-- Start Exercise material --

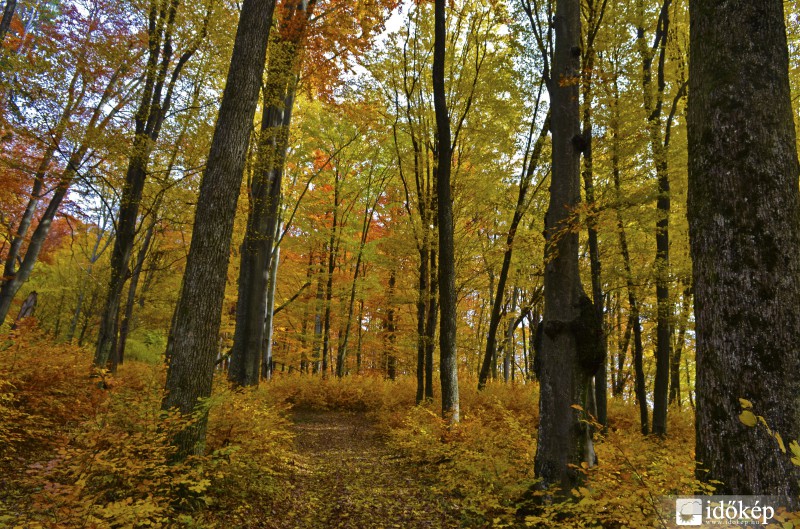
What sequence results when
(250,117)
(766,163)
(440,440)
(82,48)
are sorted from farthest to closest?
(82,48), (440,440), (250,117), (766,163)

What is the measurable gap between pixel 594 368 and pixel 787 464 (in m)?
2.23

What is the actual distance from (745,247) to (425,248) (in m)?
9.16

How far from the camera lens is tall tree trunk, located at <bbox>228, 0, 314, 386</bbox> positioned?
384 inches

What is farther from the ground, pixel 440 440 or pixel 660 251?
pixel 660 251

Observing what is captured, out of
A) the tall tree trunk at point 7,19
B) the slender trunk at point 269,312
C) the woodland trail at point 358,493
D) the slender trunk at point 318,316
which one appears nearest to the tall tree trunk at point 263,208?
the slender trunk at point 269,312

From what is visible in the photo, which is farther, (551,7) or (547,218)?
(551,7)

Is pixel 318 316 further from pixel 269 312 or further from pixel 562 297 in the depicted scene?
pixel 562 297

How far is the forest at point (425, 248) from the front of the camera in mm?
2688

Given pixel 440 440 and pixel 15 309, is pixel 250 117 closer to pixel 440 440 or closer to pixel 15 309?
pixel 440 440

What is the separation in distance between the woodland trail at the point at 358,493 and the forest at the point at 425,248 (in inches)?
2.5

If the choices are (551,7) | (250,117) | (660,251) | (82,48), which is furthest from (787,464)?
(82,48)

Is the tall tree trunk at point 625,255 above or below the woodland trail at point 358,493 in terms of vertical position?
above

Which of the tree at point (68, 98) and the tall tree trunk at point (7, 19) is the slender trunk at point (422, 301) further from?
the tall tree trunk at point (7, 19)

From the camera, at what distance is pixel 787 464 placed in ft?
7.93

-- End Exercise material --

[Task prompt]:
Please extract every line of the data above word for word, leaving the pictures out.

[Exercise solution]:
What sequence results when
(250,117)
(766,163)
(440,440)
(82,48)
are sorted from farthest to closest?
(82,48), (440,440), (250,117), (766,163)

What is the measurable gap between pixel 594 368 and pixel 787 464 (in m)?
2.23

What is the actual distance from (745,247) to (425,248) (in m)?
9.16

How far from the camera lens is tall tree trunk, located at <bbox>228, 0, 314, 386</bbox> positioned?
384 inches

What is farther from the ground, pixel 440 440 or pixel 660 251?
pixel 660 251

Observing what is captured, out of
A) the tall tree trunk at point 7,19
B) the slender trunk at point 269,312
C) the woodland trail at point 358,493
D) the slender trunk at point 318,316
which one appears nearest to the tall tree trunk at point 263,208?
the slender trunk at point 269,312

From what is visible in the photo, which is farther, (551,7) or (547,218)?
(551,7)

Is pixel 318 316 further from pixel 269 312 or further from pixel 562 297 in the depicted scene?
pixel 562 297

How far is the forest at point (425, 248) from the front of the camera in mm?
2688

Given pixel 440 440 and pixel 15 309, is pixel 250 117 closer to pixel 440 440 or closer to pixel 15 309?
pixel 440 440

What is the separation in distance between the woodland trail at the point at 358,493 and the forest at the point at 425,248 (in inches)?
2.5

If the choices are (551,7) | (250,117) | (660,251) | (82,48), which is furthest from (787,464)?
(82,48)

Is the tall tree trunk at point 625,255 above or below the woodland trail at point 358,493 in terms of vertical position?
above

Which of the tree at point (68, 98) and the tall tree trunk at point (7, 19) is the slender trunk at point (422, 301) further from?
the tall tree trunk at point (7, 19)

From the camera, at what distance is pixel 787 464 placed in ft?
7.93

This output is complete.